§ QUÉ SE ESPERA: Prolonga el texto de más abajo sobre cómo nuestros ancestros acabaron con sus parientes y buscaron después otras inteligencias. Escribe lo que vendría tras su última oración.

§ TEXTO DE ORIGEN:
++++++++++++++++++++

En el presente la creencia mayoritaria indica que nuestros ancestros eliminaron de diversas maneras a sus rechonchos familiares: quitándoles el alimento, despojándolos de su territorio o, más directamente, aplastándoles la cabeza a pedradas. Olviden lo que aprendieron en las clases de Historia: la verdad es que la Primera Guerra Mundial empezó hace 50 milenios, que duró otros 30, que en ella nosotros, los africanos, invadimos Europa y Asia, que liquidamos a los habitantes y que luego, desde los nuevos territorios conquistados, emprendimos la colonización de América, donde no encontramos seres más inteligentes que las llamas y los monos saraguatos.
Oh inteligencia, soledad en llamas: ya dueños del mundo, los sapiens sapiens nos sentimos solos con nuestra portentosa capacidad mental y empezamos a buscar, en forma cada vez más obsesiva, a otras criaturas dotadas de intelecto y de conciencia: creamos una increíble cantidad de dioses, ángeles, demonios, espíritus y santos; imaginamos que compartíamos el planeta con seres como los centauros, los aluxes y las ninfas; hurgamos en los cerebros de chimpancés, delfines y elefantes, con la ilusión inútil de entablar un diálogo; últimamente elaboramos programas de inteligencia artificial, fabricamos máquinas parlantes y escudriñamos el firmamento, esperanzados en hallar inteligencias biológicas con las cuales conversar e intercambiar recuerdos. Pero, como dicen las palabras finales de la novela del Gabo, cuando la soledad cae como condena sobre una estirpe, no hay para ella una segunda oportunidad sobre la Tierra. Tal vez la moraleja, si alguna, sea que más vale no exterminar a nadie porque puede ocurrir que un día se le eche de menos.

++++++++++++++++++++

§ MATERIAL PROPORCIONADO:
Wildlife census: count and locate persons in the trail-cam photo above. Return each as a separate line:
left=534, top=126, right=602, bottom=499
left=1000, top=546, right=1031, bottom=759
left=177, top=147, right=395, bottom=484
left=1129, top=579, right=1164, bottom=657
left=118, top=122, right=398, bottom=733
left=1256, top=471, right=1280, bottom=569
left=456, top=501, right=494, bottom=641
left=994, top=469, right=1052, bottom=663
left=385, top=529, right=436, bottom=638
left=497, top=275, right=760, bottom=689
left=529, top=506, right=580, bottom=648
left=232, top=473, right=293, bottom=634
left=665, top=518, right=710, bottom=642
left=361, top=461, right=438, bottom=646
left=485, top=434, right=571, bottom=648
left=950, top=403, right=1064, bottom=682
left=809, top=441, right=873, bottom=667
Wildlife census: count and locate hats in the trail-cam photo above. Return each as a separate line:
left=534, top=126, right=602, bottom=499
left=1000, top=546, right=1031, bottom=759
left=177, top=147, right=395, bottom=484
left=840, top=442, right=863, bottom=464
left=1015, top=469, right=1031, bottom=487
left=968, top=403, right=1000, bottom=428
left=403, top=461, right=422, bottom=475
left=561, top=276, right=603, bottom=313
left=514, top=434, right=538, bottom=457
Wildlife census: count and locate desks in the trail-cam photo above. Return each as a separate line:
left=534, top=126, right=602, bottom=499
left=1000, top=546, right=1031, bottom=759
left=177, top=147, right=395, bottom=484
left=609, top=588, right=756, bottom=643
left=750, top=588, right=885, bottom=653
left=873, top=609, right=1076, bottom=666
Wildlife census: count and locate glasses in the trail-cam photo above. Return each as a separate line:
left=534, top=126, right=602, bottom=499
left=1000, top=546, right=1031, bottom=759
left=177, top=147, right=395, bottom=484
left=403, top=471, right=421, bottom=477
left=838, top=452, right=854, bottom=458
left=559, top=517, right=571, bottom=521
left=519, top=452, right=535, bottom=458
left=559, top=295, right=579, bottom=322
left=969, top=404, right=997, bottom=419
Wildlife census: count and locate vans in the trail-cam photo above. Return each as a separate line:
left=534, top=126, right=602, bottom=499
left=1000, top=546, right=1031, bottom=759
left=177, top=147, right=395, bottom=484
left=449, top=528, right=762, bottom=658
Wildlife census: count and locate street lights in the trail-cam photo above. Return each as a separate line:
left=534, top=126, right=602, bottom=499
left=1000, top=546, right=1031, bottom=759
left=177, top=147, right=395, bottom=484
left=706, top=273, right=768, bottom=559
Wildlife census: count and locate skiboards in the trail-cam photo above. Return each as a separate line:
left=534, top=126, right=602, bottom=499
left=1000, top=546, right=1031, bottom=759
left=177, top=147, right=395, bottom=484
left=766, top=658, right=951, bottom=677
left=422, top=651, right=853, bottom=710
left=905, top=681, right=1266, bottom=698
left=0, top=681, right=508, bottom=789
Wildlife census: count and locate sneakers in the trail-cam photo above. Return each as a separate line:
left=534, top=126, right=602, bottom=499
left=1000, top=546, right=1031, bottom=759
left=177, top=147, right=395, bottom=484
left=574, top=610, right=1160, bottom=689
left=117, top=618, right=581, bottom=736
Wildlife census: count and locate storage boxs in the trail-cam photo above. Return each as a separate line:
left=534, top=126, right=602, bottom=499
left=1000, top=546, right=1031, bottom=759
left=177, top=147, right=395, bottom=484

++++++++++++++++++++

§ RESULTADO DEL EJERCICIO:
–¿Ya nos vamos, papá? –preguntó Clara con un dejo comprensible de impaciencia, y acto seguido pasamos a la sala siguiente del museo. Salí de allí con una deuda que debía saldar:
Murió tu semejante. Fue el primero
que no quedó tirado en el paisaje
porque en ritos de fúnebre homenaje,
pariente inmemorial, fuiste pionero.
Duermes, pues, Neandertal, en un austero
socavón, entre piedras y follaje,
que otro tosco ejemplar de tu linaje
escarbó con amor y con esmero.
¿Te mató el clima? ¿Fuiste asesinado?
¿Fue mi ancestro Caín, en una guerra
en que tú fuiste Abel? –Nada es seguro,
salvo que tú estás muerto y sepultado
y el otro inteligente de la Tierra
llora de soledad en el futuro.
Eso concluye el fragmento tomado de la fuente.